Filed November 1, 2002For Securities:EXC

Summary

This filing is an amendment to Exelon Corporation's (EXC) Quarterly Report on Form 10-Q for the quarter ended September 30, 2002. The amendment corrects two minor typographical errors in the Consolidated Statements of Cash Flows related to 'Cash and Cash Equivalents at Beginning of Period' and 'End of Period.' These corrected amounts were already disclosed in Exelon's earnings press release. The core financial performance remains consistent with the original filing. For the nine months ended September 30, 2002, Exelon reported net income of $1,043 million, a decrease from $1,090 million in the prior year.
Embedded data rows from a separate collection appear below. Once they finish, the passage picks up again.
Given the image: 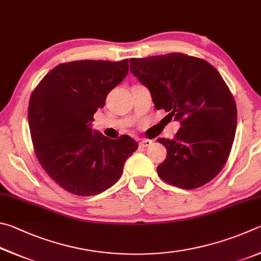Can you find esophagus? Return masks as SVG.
<instances>
[{
  "instance_id": "esophagus-1",
  "label": "esophagus",
  "mask_w": 261,
  "mask_h": 261,
  "mask_svg": "<svg viewBox=\"0 0 261 261\" xmlns=\"http://www.w3.org/2000/svg\"><path fill=\"white\" fill-rule=\"evenodd\" d=\"M151 144H152V141L151 140H142L140 142V147L141 148H148Z\"/></svg>"
}]
</instances>
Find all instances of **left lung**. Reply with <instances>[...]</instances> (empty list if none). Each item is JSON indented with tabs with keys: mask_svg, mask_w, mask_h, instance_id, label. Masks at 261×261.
<instances>
[{
	"mask_svg": "<svg viewBox=\"0 0 261 261\" xmlns=\"http://www.w3.org/2000/svg\"><path fill=\"white\" fill-rule=\"evenodd\" d=\"M129 63L154 108L181 125L174 139L157 140L167 150L158 175L184 189L207 184L225 166L236 132V104L222 76L204 59L180 53Z\"/></svg>",
	"mask_w": 261,
	"mask_h": 261,
	"instance_id": "left-lung-1",
	"label": "left lung"
}]
</instances>
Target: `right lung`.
Masks as SVG:
<instances>
[{"mask_svg": "<svg viewBox=\"0 0 261 261\" xmlns=\"http://www.w3.org/2000/svg\"><path fill=\"white\" fill-rule=\"evenodd\" d=\"M127 73L128 59L59 64L31 95L29 125L35 154L68 193L94 196L109 189L139 148L128 135L111 140L91 129L95 112Z\"/></svg>", "mask_w": 261, "mask_h": 261, "instance_id": "right-lung-1", "label": "right lung"}]
</instances>
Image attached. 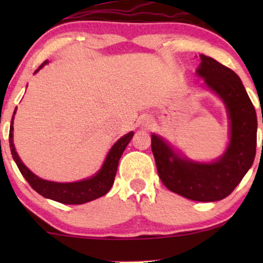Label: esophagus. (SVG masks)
I'll return each instance as SVG.
<instances>
[{
    "label": "esophagus",
    "mask_w": 263,
    "mask_h": 263,
    "mask_svg": "<svg viewBox=\"0 0 263 263\" xmlns=\"http://www.w3.org/2000/svg\"><path fill=\"white\" fill-rule=\"evenodd\" d=\"M143 126H144V127H149L151 120L149 119H143Z\"/></svg>",
    "instance_id": "1"
}]
</instances>
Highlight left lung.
<instances>
[{
    "label": "left lung",
    "mask_w": 263,
    "mask_h": 263,
    "mask_svg": "<svg viewBox=\"0 0 263 263\" xmlns=\"http://www.w3.org/2000/svg\"><path fill=\"white\" fill-rule=\"evenodd\" d=\"M197 75L224 102L230 140L213 162L183 157L161 136L152 135V152L162 183L171 192L195 201H218L230 195L251 168L257 146V116L242 81L215 59L200 54Z\"/></svg>",
    "instance_id": "8db88e82"
}]
</instances>
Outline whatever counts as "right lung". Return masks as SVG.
<instances>
[{
	"label": "right lung",
	"instance_id": "obj_1",
	"mask_svg": "<svg viewBox=\"0 0 263 263\" xmlns=\"http://www.w3.org/2000/svg\"><path fill=\"white\" fill-rule=\"evenodd\" d=\"M49 63L48 60L42 64L34 74L39 71L43 66ZM17 110V108H16ZM14 110L13 116H12L11 127H10V148L12 157H13L14 162H16L18 170H20L22 176L26 178L27 182L32 186L38 194L47 199H52L54 201H58L62 204H85L89 201L95 200V199L102 197V195L107 194L108 190L112 186L115 176L117 172V165L119 161L121 158L123 151L126 149L129 141L134 137V132H128L127 135L122 136L116 143L111 147L108 151L106 158H105L102 167L93 174L92 177L86 178V179L78 180V182L71 183H58V182H50V180H45L35 176L32 171H29L26 167L25 163L21 161L20 156H18L16 148H14L13 143V120H14Z\"/></svg>",
	"mask_w": 263,
	"mask_h": 263
}]
</instances>
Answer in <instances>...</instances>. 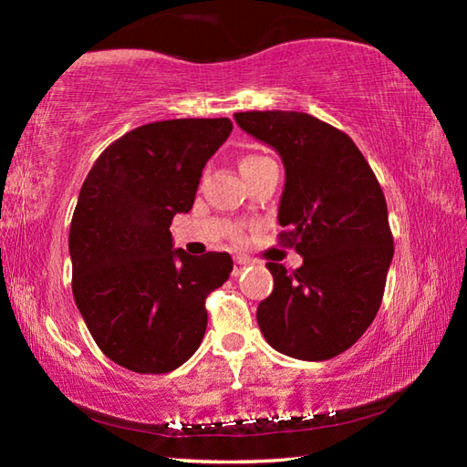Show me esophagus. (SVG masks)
I'll use <instances>...</instances> for the list:
<instances>
[{"label": "esophagus", "instance_id": "esophagus-1", "mask_svg": "<svg viewBox=\"0 0 467 467\" xmlns=\"http://www.w3.org/2000/svg\"><path fill=\"white\" fill-rule=\"evenodd\" d=\"M249 259L247 257H236L234 259V265H233V275L236 278V275H241L244 270H247L249 267Z\"/></svg>", "mask_w": 467, "mask_h": 467}]
</instances>
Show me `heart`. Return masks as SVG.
I'll return each instance as SVG.
<instances>
[{"label":"heart","mask_w":467,"mask_h":467,"mask_svg":"<svg viewBox=\"0 0 467 467\" xmlns=\"http://www.w3.org/2000/svg\"><path fill=\"white\" fill-rule=\"evenodd\" d=\"M270 164H275V162L272 161V158H267L264 154H244L241 158V172H243L244 177H247V175H253V172H257V171H262L265 167H270ZM231 239L234 243H243L244 241L243 228H239V226L233 228Z\"/></svg>","instance_id":"obj_1"}]
</instances>
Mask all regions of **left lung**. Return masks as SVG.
I'll return each instance as SVG.
<instances>
[{"mask_svg": "<svg viewBox=\"0 0 467 467\" xmlns=\"http://www.w3.org/2000/svg\"><path fill=\"white\" fill-rule=\"evenodd\" d=\"M278 150L286 185L278 241L303 255L295 272L274 262V290L257 306L267 344L298 360H327L358 342L381 306L393 234L381 185L357 144L298 110L234 113Z\"/></svg>", "mask_w": 467, "mask_h": 467, "instance_id": "left-lung-1", "label": "left lung"}]
</instances>
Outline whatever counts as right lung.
<instances>
[{"instance_id": "1", "label": "right lung", "mask_w": 467, "mask_h": 467, "mask_svg": "<svg viewBox=\"0 0 467 467\" xmlns=\"http://www.w3.org/2000/svg\"><path fill=\"white\" fill-rule=\"evenodd\" d=\"M233 121L169 119L115 140L86 177L69 226L72 292L94 342L117 365L162 375L200 348L205 298L233 272L228 253L172 249L210 156Z\"/></svg>"}]
</instances>
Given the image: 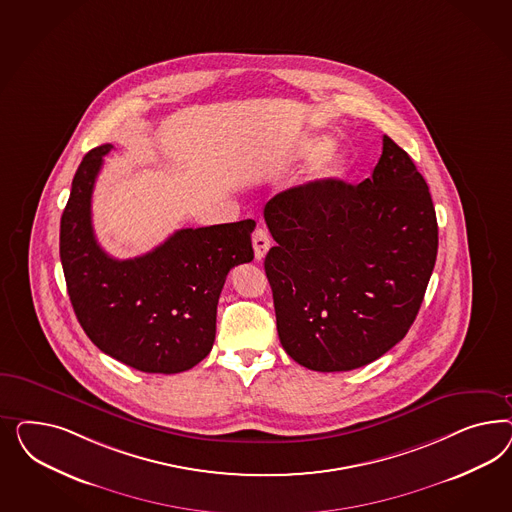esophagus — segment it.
<instances>
[{"label": "esophagus", "instance_id": "obj_1", "mask_svg": "<svg viewBox=\"0 0 512 512\" xmlns=\"http://www.w3.org/2000/svg\"><path fill=\"white\" fill-rule=\"evenodd\" d=\"M270 246H272V242H270L268 233L261 229V227L255 229V233H253V251H255V259L257 261L264 259V255H266V251L270 249Z\"/></svg>", "mask_w": 512, "mask_h": 512}]
</instances>
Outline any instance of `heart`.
Masks as SVG:
<instances>
[{"instance_id": "obj_1", "label": "heart", "mask_w": 512, "mask_h": 512, "mask_svg": "<svg viewBox=\"0 0 512 512\" xmlns=\"http://www.w3.org/2000/svg\"><path fill=\"white\" fill-rule=\"evenodd\" d=\"M330 148H332V139L323 137V135H317V137L304 140L300 144L298 152H296L302 159H313L317 155L326 154L317 161V165L311 171V178L317 180V182L334 180V178H338L345 171V165H347L345 155L336 152V150H331L328 153L327 150Z\"/></svg>"}]
</instances>
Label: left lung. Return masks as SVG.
Instances as JSON below:
<instances>
[{
	"mask_svg": "<svg viewBox=\"0 0 512 512\" xmlns=\"http://www.w3.org/2000/svg\"><path fill=\"white\" fill-rule=\"evenodd\" d=\"M276 240L264 259L279 341L315 372H349L383 357L424 300L437 257L428 184L390 137L372 176L311 182L264 206Z\"/></svg>",
	"mask_w": 512,
	"mask_h": 512,
	"instance_id": "8db88e82",
	"label": "left lung"
}]
</instances>
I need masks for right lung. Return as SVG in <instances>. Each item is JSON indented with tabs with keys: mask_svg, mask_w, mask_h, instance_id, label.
<instances>
[{
	"mask_svg": "<svg viewBox=\"0 0 512 512\" xmlns=\"http://www.w3.org/2000/svg\"><path fill=\"white\" fill-rule=\"evenodd\" d=\"M103 144L84 155L60 223V259L78 323L109 357L146 373L197 366L216 340L217 300L227 274L253 261L255 221L180 229L135 259L97 244L92 193Z\"/></svg>",
	"mask_w": 512,
	"mask_h": 512,
	"instance_id": "obj_1",
	"label": "right lung"
}]
</instances>
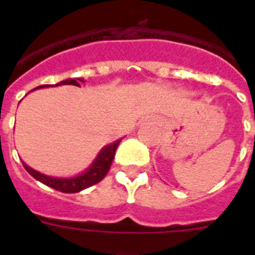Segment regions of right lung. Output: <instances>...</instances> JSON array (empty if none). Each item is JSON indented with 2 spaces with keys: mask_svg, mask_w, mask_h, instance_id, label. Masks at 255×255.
<instances>
[{
  "mask_svg": "<svg viewBox=\"0 0 255 255\" xmlns=\"http://www.w3.org/2000/svg\"><path fill=\"white\" fill-rule=\"evenodd\" d=\"M79 83H84V79H66V80H62V82H60L56 85H76V87H80ZM48 87H51V85H40V87H37L35 89H42V88ZM120 141L121 139H119V140L103 147L100 150V153L97 154L94 161L91 163V166L85 171H83L82 173H79L78 176L74 177L48 176V175H44V173H40L38 171L33 170L24 162H22V164H24L25 170L30 173L31 176L42 182V184H44V185L56 189L58 191H62V193H79V191L84 190V189L94 185L97 182H100L106 176V173L108 172V170L111 167L115 152H116V148L120 144Z\"/></svg>",
  "mask_w": 255,
  "mask_h": 255,
  "instance_id": "right-lung-1",
  "label": "right lung"
}]
</instances>
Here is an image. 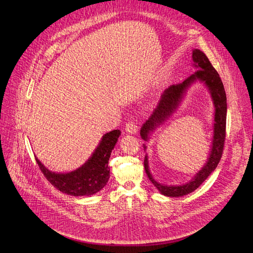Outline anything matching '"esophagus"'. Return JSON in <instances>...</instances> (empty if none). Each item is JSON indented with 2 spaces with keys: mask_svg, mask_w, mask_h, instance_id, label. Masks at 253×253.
<instances>
[{
  "mask_svg": "<svg viewBox=\"0 0 253 253\" xmlns=\"http://www.w3.org/2000/svg\"><path fill=\"white\" fill-rule=\"evenodd\" d=\"M125 130L127 133H130V134H136L137 132H138V126H137V124L133 121H130L128 122L126 125H125Z\"/></svg>",
  "mask_w": 253,
  "mask_h": 253,
  "instance_id": "34e87169",
  "label": "esophagus"
}]
</instances>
This decline was influenced by factors such as a cumulative effect of accounting changes and changes in operating revenues and expenses. Despite the slight decrease in net income, the company's operational and investing activities generated significant cash flows, although investing activities used more cash primarily due to capital expenditures and acquisitions.

Key Highlights

  • 1The filing primarily serves to correct minor typographical errors in the previously filed 10-Q, specifically regarding cash and cash equivalents balances.
  • 2For the nine months ended September 30, 2002, Net Income was $1,043 million, down from $1,090 million in the same period of 2001.
  • 3Operating Revenues for the nine months ended September 30, 2002, were $11,245 million, a decrease from $11,625 million in the prior year.
  • 4Total Operating Expenses decreased to $8,828 million for the nine months ended September 30, 2002, from $9,032 million in the prior year.
  • 5Net cash provided by operating activities was $2,601 million for the nine months ended September 30, 2002, down from $2,957 million in the prior year.
  • 6Capital expenditures totaled $1,534 million for the nine months ended September 30, 2002, an increase from $1,352 million in the prior year, reflecting ongoing investment in property, plant, and equipment.
  • 7The company adopted new accounting standards SFAS 141, 142, and 144, which impacted goodwill and other intangible assets, resulting in a goodwill impairment loss of $357 million recognized in the first quarter of 2002.